» Material supplied

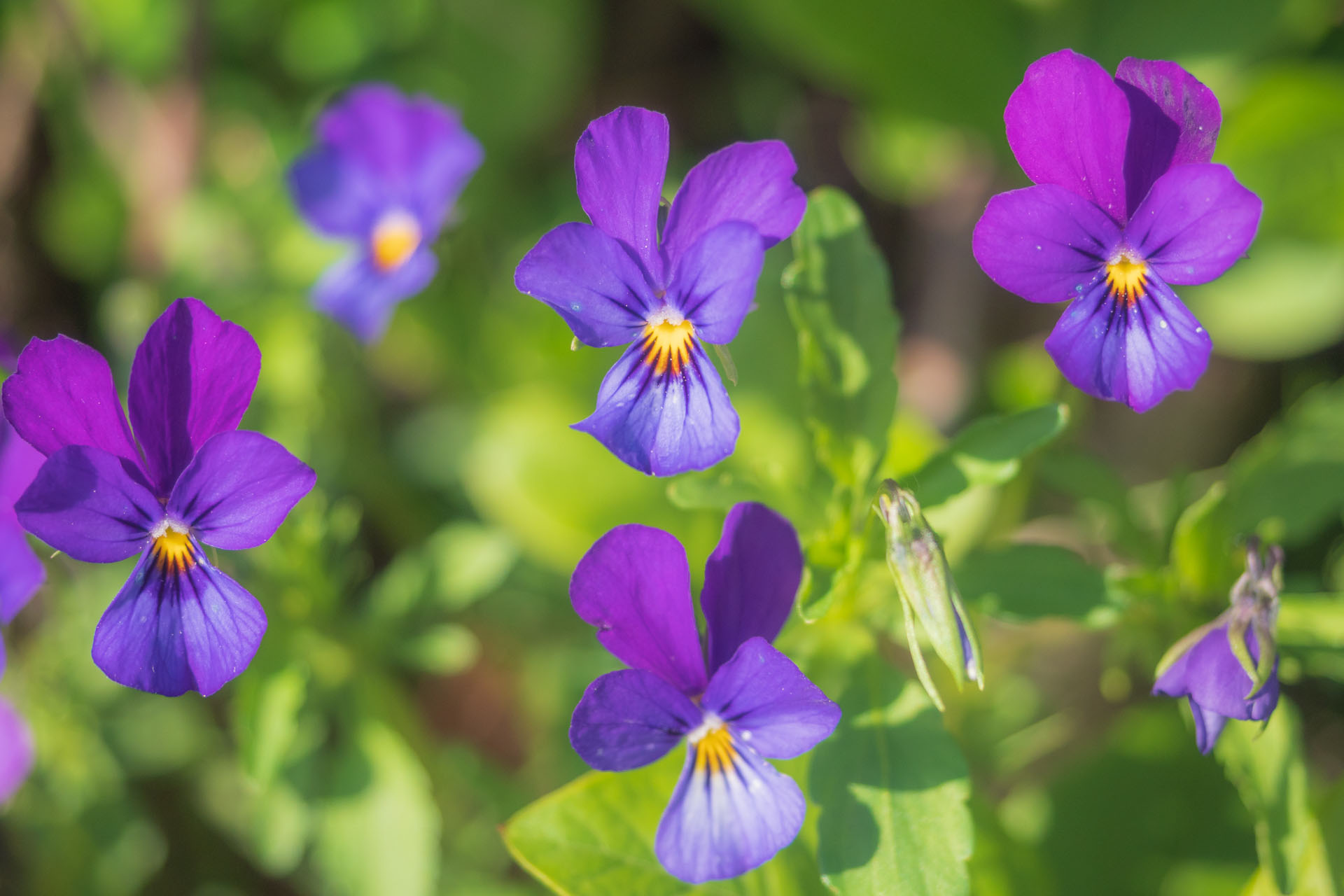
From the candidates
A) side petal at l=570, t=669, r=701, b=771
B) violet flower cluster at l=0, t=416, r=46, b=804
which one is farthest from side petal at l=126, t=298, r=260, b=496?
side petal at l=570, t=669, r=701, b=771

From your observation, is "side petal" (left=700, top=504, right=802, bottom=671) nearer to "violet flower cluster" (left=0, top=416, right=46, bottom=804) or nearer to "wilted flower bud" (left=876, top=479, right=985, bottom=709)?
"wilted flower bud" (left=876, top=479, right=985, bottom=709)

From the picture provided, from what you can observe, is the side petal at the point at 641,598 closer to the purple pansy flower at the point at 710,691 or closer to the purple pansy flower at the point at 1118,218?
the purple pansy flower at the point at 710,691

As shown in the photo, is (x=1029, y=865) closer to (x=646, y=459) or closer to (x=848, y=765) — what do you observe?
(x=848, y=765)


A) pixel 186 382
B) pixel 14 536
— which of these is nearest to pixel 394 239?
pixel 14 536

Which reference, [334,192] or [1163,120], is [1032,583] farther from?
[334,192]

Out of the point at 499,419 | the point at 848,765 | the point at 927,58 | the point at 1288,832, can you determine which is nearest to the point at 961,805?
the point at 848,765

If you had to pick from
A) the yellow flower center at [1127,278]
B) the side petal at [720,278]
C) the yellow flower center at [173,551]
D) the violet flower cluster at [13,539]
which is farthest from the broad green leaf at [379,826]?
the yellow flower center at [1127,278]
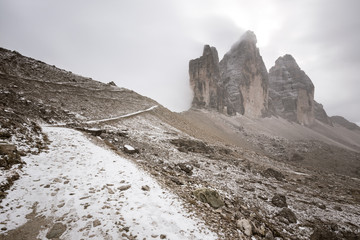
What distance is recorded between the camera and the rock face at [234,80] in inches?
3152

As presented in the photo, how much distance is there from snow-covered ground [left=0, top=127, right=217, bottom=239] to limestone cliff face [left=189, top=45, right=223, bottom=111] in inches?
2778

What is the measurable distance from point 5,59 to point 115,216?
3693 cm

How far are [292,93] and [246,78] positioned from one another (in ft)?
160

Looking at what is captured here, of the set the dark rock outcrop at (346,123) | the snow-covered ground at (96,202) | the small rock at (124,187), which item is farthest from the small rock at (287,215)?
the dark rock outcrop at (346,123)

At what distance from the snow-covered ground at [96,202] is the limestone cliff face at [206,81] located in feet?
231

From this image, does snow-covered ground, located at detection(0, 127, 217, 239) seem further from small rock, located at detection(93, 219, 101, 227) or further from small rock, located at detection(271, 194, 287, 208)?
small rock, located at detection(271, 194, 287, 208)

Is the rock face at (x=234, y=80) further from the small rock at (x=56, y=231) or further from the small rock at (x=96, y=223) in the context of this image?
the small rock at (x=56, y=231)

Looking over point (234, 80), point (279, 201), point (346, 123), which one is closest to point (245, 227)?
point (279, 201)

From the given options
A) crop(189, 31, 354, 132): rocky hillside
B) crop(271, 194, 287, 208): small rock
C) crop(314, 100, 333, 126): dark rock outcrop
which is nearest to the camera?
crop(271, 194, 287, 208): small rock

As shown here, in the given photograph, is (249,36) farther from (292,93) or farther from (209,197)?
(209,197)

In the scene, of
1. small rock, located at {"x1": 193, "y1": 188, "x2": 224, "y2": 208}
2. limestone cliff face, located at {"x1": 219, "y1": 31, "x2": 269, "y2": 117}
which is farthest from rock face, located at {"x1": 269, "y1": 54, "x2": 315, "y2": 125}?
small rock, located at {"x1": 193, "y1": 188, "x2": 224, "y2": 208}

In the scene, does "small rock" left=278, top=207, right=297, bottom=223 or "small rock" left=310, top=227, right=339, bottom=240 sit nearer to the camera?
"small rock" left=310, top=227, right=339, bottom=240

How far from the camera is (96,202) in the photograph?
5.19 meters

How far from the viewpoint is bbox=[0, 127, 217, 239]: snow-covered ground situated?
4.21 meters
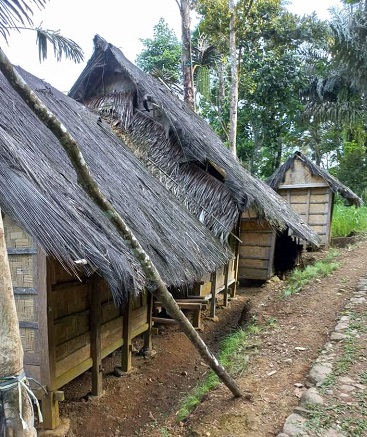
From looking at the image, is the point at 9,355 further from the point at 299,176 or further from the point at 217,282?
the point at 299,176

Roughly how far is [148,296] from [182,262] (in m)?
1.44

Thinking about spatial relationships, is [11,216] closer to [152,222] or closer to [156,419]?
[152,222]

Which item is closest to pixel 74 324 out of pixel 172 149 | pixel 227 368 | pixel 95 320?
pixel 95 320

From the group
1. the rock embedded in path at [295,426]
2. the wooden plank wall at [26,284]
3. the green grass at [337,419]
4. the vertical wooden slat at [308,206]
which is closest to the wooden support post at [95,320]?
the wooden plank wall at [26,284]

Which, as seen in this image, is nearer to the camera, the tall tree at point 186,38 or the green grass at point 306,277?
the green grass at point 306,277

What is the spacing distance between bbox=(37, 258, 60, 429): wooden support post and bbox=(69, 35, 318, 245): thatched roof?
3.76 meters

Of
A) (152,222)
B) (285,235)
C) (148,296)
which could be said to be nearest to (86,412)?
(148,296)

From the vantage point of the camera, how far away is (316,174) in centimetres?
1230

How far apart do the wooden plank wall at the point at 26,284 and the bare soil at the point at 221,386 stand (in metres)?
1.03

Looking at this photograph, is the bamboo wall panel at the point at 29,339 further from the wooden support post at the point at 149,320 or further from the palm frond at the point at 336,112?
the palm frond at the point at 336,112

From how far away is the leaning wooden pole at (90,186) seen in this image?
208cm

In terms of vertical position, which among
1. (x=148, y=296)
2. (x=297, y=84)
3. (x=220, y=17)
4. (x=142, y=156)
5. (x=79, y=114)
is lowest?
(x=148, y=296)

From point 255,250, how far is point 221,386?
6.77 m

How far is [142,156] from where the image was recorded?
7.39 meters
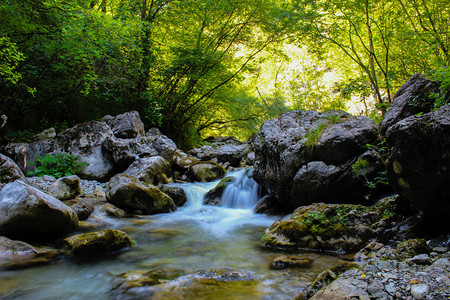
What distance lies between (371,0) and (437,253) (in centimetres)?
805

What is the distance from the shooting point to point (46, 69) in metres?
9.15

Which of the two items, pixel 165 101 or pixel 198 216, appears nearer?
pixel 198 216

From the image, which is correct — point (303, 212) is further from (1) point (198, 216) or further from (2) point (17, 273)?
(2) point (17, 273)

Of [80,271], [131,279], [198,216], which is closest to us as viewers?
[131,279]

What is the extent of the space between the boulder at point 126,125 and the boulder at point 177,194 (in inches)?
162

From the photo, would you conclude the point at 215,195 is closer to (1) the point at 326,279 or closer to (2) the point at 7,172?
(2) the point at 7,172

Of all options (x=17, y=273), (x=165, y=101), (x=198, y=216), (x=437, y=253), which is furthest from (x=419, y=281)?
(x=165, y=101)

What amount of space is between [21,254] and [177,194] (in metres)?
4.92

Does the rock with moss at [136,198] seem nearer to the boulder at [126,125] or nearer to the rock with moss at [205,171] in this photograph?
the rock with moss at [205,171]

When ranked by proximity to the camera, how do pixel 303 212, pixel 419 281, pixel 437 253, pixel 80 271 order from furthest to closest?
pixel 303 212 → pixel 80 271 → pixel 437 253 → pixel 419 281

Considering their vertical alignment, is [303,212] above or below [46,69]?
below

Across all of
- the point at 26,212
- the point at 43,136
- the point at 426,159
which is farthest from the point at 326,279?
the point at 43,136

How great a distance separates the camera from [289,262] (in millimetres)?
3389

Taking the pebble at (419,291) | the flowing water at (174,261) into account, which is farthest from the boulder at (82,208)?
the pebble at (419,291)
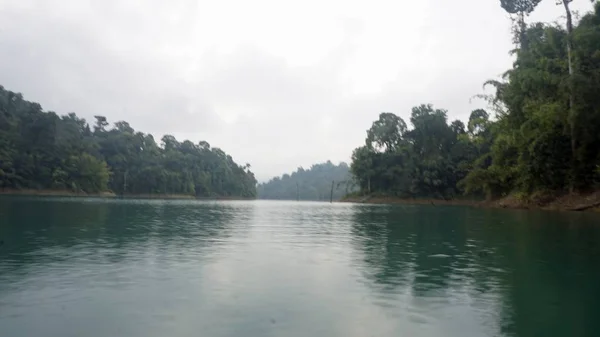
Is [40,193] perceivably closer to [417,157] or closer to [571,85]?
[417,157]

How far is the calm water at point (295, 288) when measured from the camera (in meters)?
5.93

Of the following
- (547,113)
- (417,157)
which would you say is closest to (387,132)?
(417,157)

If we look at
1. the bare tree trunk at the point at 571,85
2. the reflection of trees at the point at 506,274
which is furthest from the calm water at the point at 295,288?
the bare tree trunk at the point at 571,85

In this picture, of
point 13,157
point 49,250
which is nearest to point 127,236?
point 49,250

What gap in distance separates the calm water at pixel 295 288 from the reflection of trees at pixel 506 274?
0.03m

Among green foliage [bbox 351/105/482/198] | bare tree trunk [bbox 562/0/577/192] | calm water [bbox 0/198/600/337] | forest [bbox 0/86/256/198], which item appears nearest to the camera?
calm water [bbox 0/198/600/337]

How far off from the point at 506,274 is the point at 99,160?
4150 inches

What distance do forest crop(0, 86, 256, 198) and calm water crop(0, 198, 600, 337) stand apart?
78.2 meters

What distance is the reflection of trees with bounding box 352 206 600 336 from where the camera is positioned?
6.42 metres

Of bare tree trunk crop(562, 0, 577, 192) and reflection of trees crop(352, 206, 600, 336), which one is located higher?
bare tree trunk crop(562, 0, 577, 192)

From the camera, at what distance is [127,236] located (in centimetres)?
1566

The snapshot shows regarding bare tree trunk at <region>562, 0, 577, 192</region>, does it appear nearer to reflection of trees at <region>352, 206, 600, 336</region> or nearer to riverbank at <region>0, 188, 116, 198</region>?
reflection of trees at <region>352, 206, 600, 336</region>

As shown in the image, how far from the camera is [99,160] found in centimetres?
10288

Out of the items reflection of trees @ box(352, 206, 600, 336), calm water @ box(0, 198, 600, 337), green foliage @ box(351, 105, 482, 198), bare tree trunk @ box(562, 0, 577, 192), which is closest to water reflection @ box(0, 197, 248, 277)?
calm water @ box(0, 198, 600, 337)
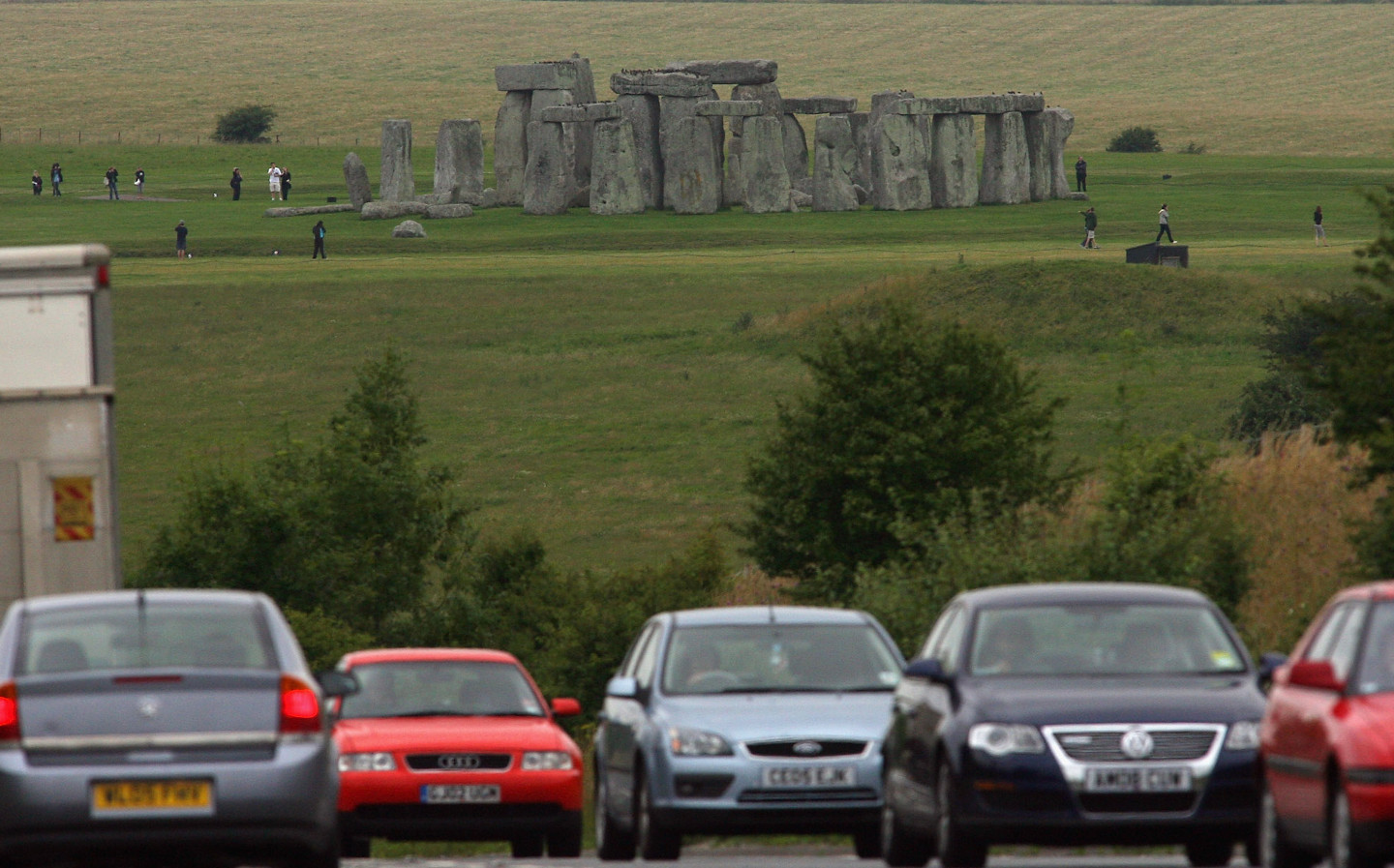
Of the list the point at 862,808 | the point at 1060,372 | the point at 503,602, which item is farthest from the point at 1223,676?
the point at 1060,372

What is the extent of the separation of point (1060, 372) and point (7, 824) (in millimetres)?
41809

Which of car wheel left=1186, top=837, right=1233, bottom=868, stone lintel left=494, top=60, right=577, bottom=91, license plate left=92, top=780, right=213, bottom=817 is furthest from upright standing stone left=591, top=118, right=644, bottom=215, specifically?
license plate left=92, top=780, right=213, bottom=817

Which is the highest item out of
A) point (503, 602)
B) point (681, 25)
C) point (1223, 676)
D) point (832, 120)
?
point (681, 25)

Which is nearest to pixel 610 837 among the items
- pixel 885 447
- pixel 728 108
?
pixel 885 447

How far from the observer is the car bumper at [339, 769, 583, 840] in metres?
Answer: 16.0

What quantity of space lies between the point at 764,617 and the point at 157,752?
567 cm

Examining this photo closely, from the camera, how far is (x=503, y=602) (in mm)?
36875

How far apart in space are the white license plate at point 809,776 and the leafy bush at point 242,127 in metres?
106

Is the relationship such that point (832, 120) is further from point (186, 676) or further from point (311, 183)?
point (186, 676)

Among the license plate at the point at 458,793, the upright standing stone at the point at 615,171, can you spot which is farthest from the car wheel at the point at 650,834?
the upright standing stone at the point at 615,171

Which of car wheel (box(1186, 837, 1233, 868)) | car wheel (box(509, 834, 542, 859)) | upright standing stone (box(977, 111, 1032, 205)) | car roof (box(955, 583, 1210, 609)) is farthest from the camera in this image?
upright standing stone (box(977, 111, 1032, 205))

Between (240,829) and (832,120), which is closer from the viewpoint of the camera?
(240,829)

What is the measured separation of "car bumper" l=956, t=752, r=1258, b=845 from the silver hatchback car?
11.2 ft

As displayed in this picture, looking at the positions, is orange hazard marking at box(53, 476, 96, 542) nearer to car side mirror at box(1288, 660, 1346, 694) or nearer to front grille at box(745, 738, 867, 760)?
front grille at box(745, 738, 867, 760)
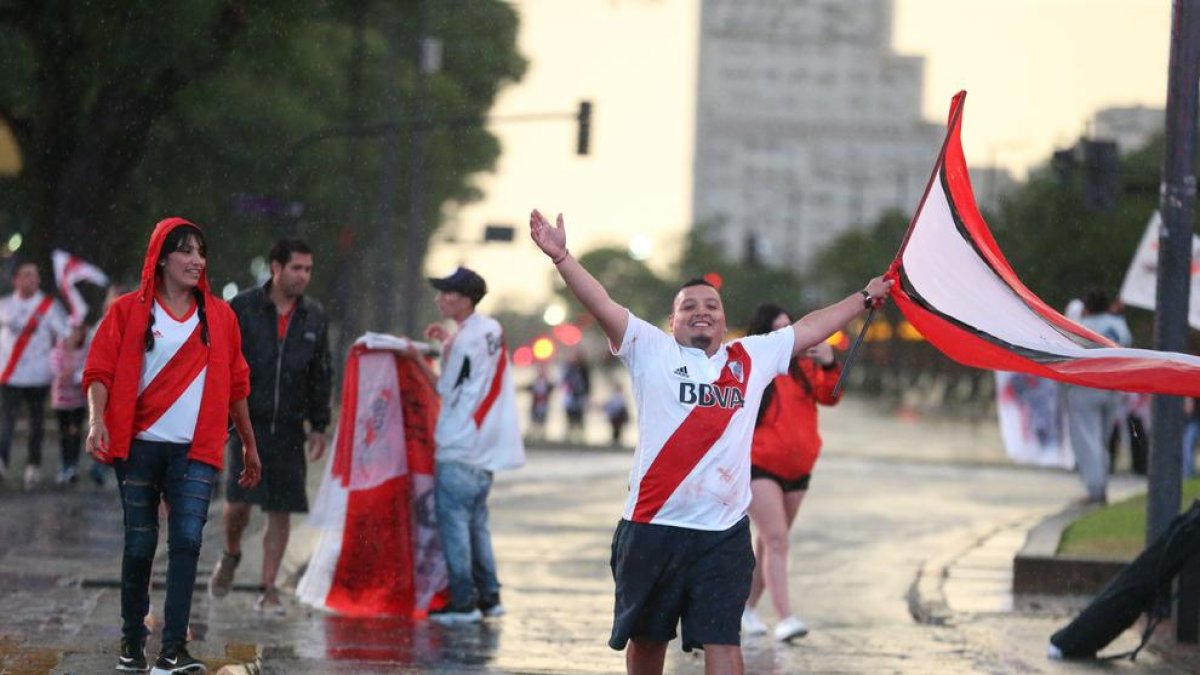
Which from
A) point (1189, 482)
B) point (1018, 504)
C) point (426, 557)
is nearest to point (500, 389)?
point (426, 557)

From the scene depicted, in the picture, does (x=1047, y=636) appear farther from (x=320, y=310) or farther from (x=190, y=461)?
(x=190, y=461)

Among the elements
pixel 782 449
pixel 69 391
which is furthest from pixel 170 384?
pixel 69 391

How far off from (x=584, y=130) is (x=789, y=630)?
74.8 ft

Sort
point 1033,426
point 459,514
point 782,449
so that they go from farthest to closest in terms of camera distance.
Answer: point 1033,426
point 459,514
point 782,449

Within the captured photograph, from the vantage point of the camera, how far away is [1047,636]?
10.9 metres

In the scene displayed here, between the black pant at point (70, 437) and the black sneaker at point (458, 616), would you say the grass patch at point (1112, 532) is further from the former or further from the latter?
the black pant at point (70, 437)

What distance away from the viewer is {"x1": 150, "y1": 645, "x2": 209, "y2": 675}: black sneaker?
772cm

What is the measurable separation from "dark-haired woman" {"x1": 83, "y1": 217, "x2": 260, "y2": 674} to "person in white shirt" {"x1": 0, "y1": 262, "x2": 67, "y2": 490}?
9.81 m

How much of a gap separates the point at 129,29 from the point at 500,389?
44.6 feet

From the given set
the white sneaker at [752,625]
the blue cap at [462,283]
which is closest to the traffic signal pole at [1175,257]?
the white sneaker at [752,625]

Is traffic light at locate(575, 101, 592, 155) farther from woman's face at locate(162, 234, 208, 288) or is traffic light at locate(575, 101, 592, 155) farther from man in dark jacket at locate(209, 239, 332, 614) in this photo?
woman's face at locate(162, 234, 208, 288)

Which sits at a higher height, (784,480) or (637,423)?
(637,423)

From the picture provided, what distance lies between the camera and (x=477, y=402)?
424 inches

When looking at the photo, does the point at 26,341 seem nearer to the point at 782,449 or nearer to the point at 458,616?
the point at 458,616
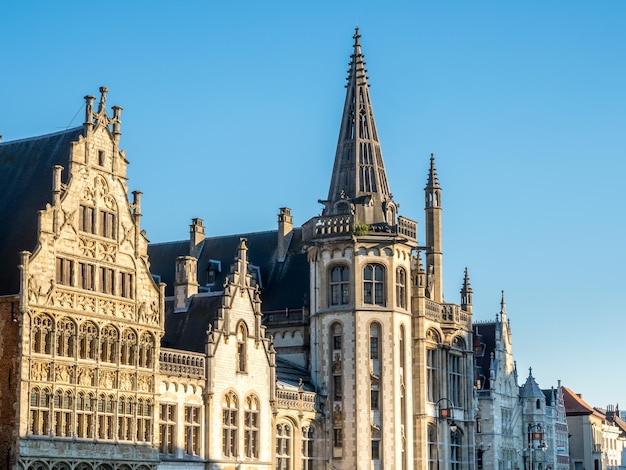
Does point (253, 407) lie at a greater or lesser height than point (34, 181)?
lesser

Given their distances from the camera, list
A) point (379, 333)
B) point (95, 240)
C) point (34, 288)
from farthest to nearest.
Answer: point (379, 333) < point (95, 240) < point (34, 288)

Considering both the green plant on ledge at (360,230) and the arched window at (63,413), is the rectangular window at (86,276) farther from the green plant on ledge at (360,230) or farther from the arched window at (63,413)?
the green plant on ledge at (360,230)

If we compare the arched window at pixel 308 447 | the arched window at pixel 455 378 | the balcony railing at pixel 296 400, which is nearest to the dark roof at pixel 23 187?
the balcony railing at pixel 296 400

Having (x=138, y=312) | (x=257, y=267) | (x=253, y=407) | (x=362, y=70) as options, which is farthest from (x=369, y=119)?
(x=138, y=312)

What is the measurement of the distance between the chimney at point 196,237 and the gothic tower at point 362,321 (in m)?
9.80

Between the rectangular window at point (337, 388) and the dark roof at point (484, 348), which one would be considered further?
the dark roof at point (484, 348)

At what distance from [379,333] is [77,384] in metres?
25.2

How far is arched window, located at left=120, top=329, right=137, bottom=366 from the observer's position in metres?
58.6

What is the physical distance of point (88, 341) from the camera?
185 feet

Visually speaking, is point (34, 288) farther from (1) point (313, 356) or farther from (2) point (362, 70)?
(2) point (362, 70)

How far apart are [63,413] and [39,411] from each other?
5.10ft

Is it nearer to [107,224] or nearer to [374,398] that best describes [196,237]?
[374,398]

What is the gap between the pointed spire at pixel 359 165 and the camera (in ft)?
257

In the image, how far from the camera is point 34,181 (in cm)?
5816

» Task prompt
Rewrite the data from the line containing "At what distance from [379,333]" through the end of the data, requests included, scaling every number in the answers (coordinates and distances alike) by 0.2. Round each result to the same number of decimal places as the original, rounding halves up.

» Exercise answer
At what distance from [379,333] is [77,384] in metres?
5.0

How far is arched window, located at left=120, top=329, right=137, bottom=366 from the observer's position in metres?
11.7

What is the physical distance of point (88, 341) from the camera?
37 feet

Visually speaking, is point (34, 288) farther from (1) point (313, 356) or farther from (2) point (362, 70)?
(0) point (72, 14)

How far apart are [63,413] and [39,411] from each other?
1.02ft

Is it nearer to [107,224] or nearer to [374,398] that best describes [196,237]?
[75,80]

What is the gap between the pointed spire at pixel 359 165 and the camera (in ft)?
51

In the image, how far from the camera is point 34,181 (in cm)?
1163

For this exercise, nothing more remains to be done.